Single by Pam Tillis

from the album Homeward Looking Angel
- B-side: "Homeward Looking Angel"
- Released: May 1, 1993
- Genre: Country rock, rock and roll
- Length: 3:13
- Label: Arista Nashville
- Songwriters: Pam Tillis Bob DiPiero Jan Buckingham
- Producers: Paul Worley Ed Seay Anthony Martin

Pam Tillis singles chronology
| "Let That Pony Run" (1993) | "Cleopatra, Queen of Denial" (1993) | "Do You Know Where Your Man Is" (1993) |

= Cleopatra, Queen of Denial =

"Cleopatra, Queen of Denial" is a song co-written and recorded by American country music artist Pam Tillis. It was released in May 1993 as the third single from her album Homeward Looking Angel. The song reached number 11 on the Billboard Hot Country Singles & Tracks chart in July 1993. The song was written by Tillis, Bob DiPiero, and Jan Buckingham.

▸ **WHAT YOU SHOULD DO**:
Continue the article on the song "Cleopatra, Queen of Denial" from the point where it stops.

▸ **DATA PROVIDED**:
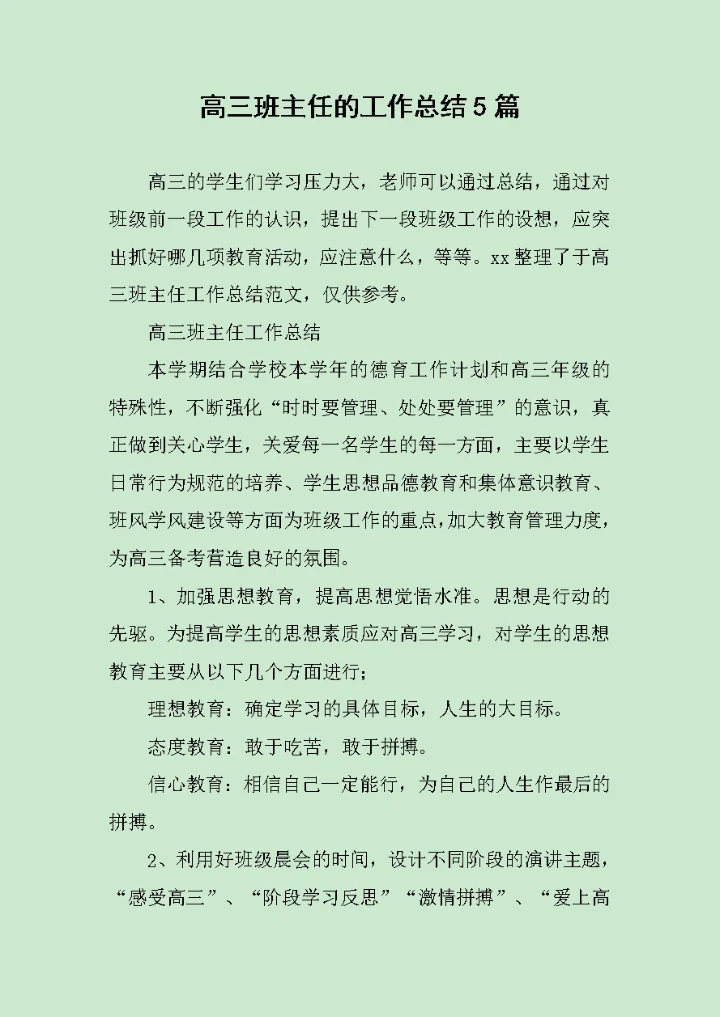 高三班主任的工作总结5篇

高三的学生们学习压力大，老师可以通过总结，通过对班级前一段工作的认识，提出下一段班级工作的设想，应突出抓好哪几项教育活动，应注意什么，等等。xx整理了于高三班主任工作总结范文，仅供参考。

高三班主任工作总结

本学期结合学校本学年的德育工作计划和高三年级的特殊性，不断强化“时时要管理、处处要管理”的意识，真正做到关心学生，关爱每一名学生的每一方面，主要以学生日常行为规范的培养、学生思想品德教育和集体意识教育、班风学风建设等方面为班级工作的重点，加大教育管理力度，为高三备考营造良好的氛围。

1、加强思想教育，提高思想觉悟水准。思想是行动的先驱。为提高学生的思想素质应对高三学习，对学生的思想教育主要从以下几个方面进行；

理想教育：确定学习的具体目标，人生的大目标。

态度教育：敢于吃苦，敢于拼搏。

信心教育：相信自己一定能行，为自己的人生作最后的拼搏。

2、利用好班级晨会的时间，设计不同阶段的演讲主题，“感受高三”、“阶段学习反思”“激情拼搏”、“爱上高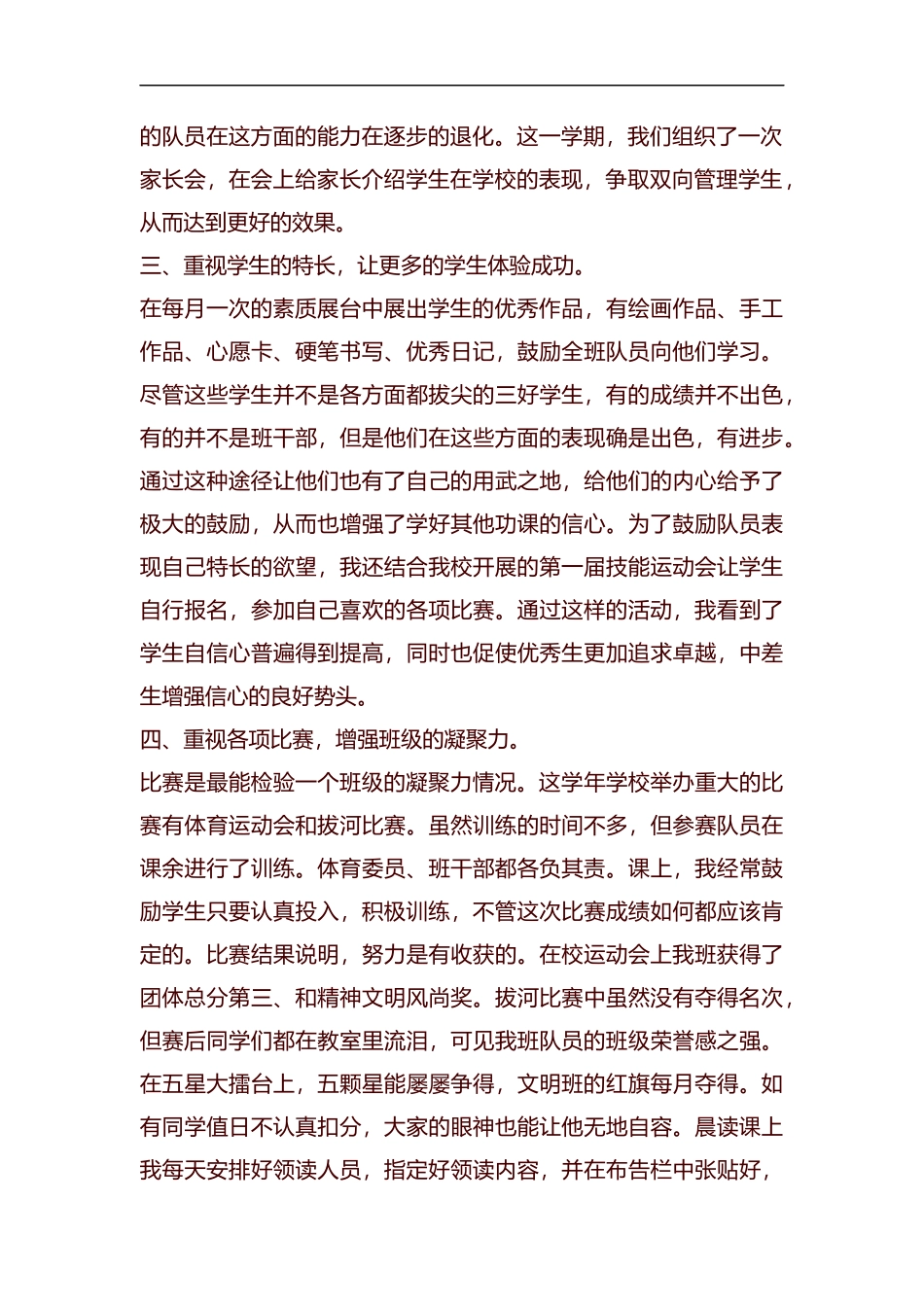 的队员在这方面的能力在逐步的退化。这一学期，我们组织了一次家长会，在会上给家长介绍学生在学校的表现，争取双向管理学生，从而达到更好的效果。

三、重视学生的特长，让更多的学生体验成功。

在每月一次的素质展台中展出学生的优秀作品，有绘画作品、手工作品、心愿卡、硬笔书写、优秀日记，鼓励全班队员向他们学习。尽管这些学生并不是各方面都拔尖的三好学生，有的成绩并不出色，有的并不是班干部，但是他们在这些方面的表现确是出色，有进步。通过这种途径让他们也有了自己的用武之地，给他们的内心给予了极大的鼓励，从而也增强了学好其他功课的信心。为了鼓励队员表现自己特长的欲望，我还结合我校开展的第一届技能运动会让学生自行报名，参加自己喜欢的各项比赛。通过这样的活动，我看到了学生自信心普遍得到提高，同时也促使优秀生更加追求卓越，中差生增强信心的良好势头。

四、重视各项比赛，增强班级的凝聚力。

比赛是最能检验一个班级的凝聚力情况。这学年学校举办重大的比赛有体育运动会和拔河比赛。虽然训练的时间不多，但参赛队员在课余进行了训练。体育委员、班干部都各负其责。课上，我经常鼓励学生只要认真投入，积极训练，不管这次比赛成绩如何都应该肯定的。比赛结果说明，努力是有收获的。在校运动会上我班获得了团体总分第三、和精神文明风尚奖。拔河比赛中虽然没有夺得名次，但赛后同学们都在教室里流泪，可见我班队员的班级荣誉感之强。在五星大擂台上，五颗星能屡屡争得，文明班的红旗每月夺得。如有同学值日不认真扣分，大家的眼神也能让他无地自容。晨读课上我每天安排好领读人员，指定好领读内容，并在布告栏中张贴好，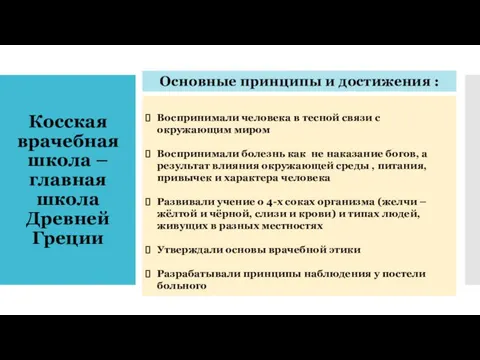 Косская врачебная школа – главная школа Древней Греции

Основные принципы и достижения :

Воспринимали человека в тесной связи с окружающим миром

Воспринимали болезнь как не наказание богов, а результат влияния окружающей среды , питания, привычек и характера человека

Развивали учение о 4-х соках организма (желчи – жёлтой и чёрной, слизи и крови) и типах людей, живущих в разных местностях

Утверждали основы врачебной этики

Разрабатывали принципы наблюдения у постели больного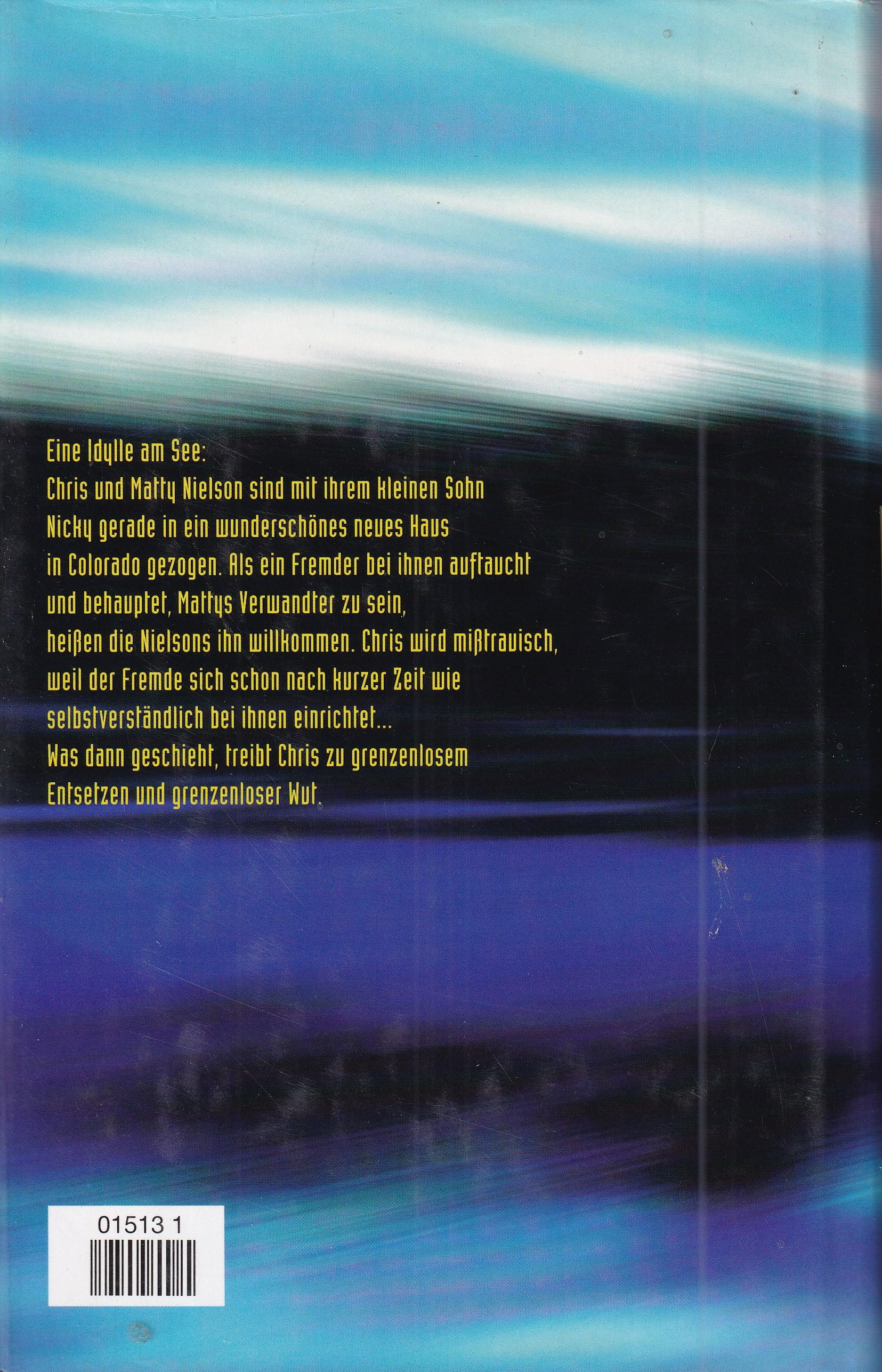 Eine Idylle am See:
Chris und Matty Nielson sind mit ihrem kleinen Sohn Nicky gerade in ein wunderschönes neues Haus in Colorado gezogen. Als ein Fremder bei ihnen auftaucht und behauptet, Mattys Verwandter zu sein, heißen die Nielsons ihn willkommen. Chris wird mißtrauisch, weil der Fremde sich schon nach kurzer Zeit wie selbstverständlich bei ihnen einrichtet...
Was dann geschieht, treibt Chris zu grenzenlosem Entsetzen und grenzenloser Wut.

01513 1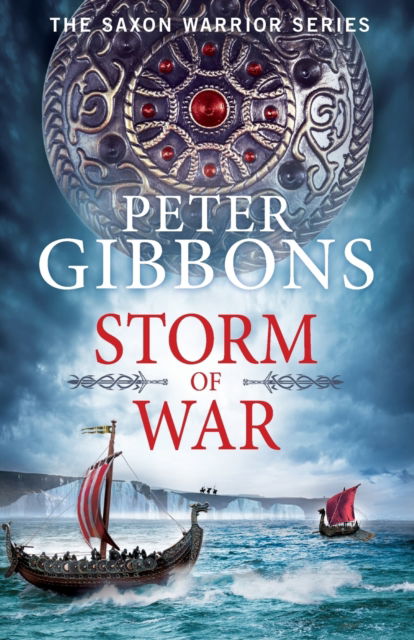 THE SAXON WARRIOR SERIES

PETER GIBBONS

STORM OF WAR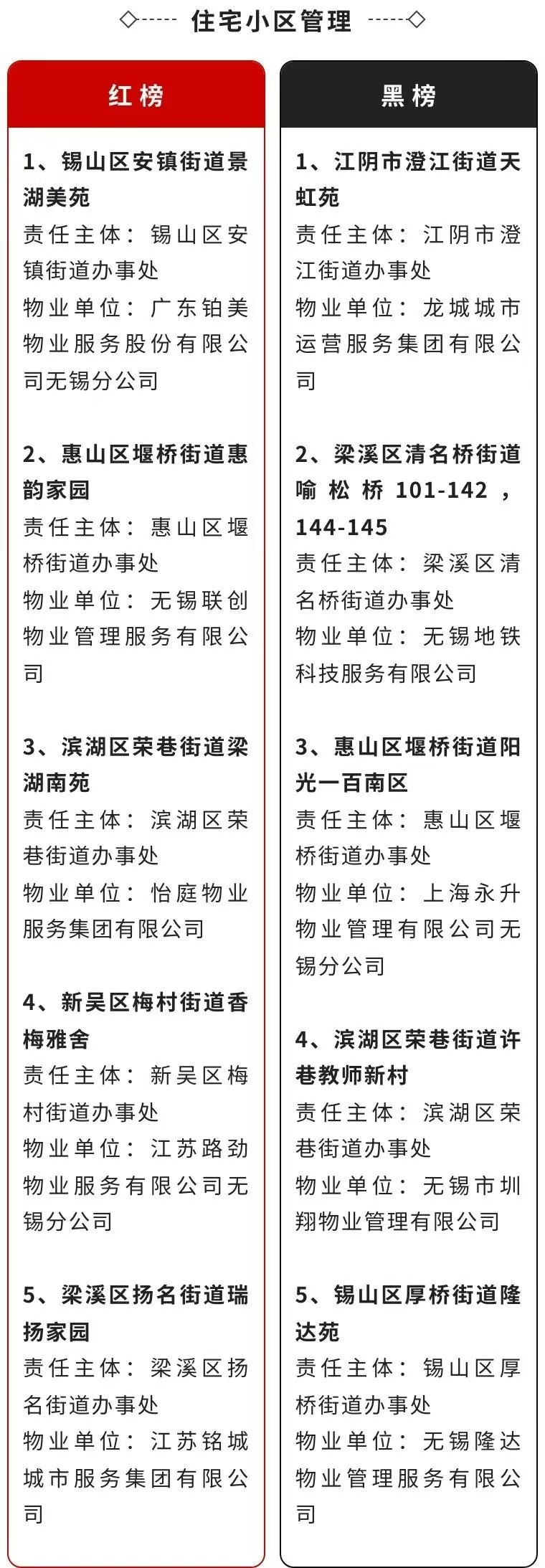 住宅小区管理

红榜

1、锡山区安镇街道景湖美苑
责任主体：锡山区安镇街道办事处
物业单位：广东铂美物业服务股份有限公司无锡分公司

2、惠山区堰桥街道惠韵家园
责任主体：惠山区堰桥街道办事处
物业单位：无锡联创物业管理服务有限公司

3、滨湖区荣巷街道梁湖南苑
责任主体：滨湖区荣巷街道办事处
物业单位：怡庭物业服务集团有限公司

4、新吴区梅村街道香梅雅舍
责任主体：新吴区梅村街道办事处
物业单位：江苏路劲物业服务有限公司无锡分公司

5、梁溪区扬名街道瑞扬家园
责任主体：梁溪区扬名街道办事处
物业单位：江苏铭城城市服务集团有限公司

黑榜

1、江阴市澄江街道天虹苑
责任主体：江阴市澄江街道办事处
物业单位：龙城城市运营服务集团有限公司

2、梁溪区清名桥街道喻松桥101-142，144-145
责任主体：梁溪区清名桥街道办事处
物业单位：无锡地铁科技服务有限公司

3、惠山区堰桥街道阳光一百南区
责任主体：惠山区堰桥街道办事处
物业单位：上海永升物业管理有限公司无锡分公司

4、滨湖区荣巷街道许巷教师新村
责任主体：滨湖区荣巷街道办事处
物业单位：无锡市圳翔物业管理有限公司

5、锡山区厚桥街道隆达苑
责任主体：锡山区厚桥街道办事处
物业单位：无锡隆达物业管理服务有限公司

▸ **WRITTEN ANSWER**:
==Content==
The song is centered on Egyptian mythology, in which the narrator compares herself to Queen Cleopatra since she's "queen of denial" by her significant other (a play on words of The Nile River). A guitar solo in the chorus takes the melody of the traditional song The Streets of Cairo, or the Poor Little Country Maid, a song traditionally associated with Egyptian culture.

==Music video==
The music video was directed by Michael Salomon, and premiered in mid-1993. It was nominated for Music Video of the Year at the 1993 Country Music Association Awards.

==Personnel==
Compiled from liner notes.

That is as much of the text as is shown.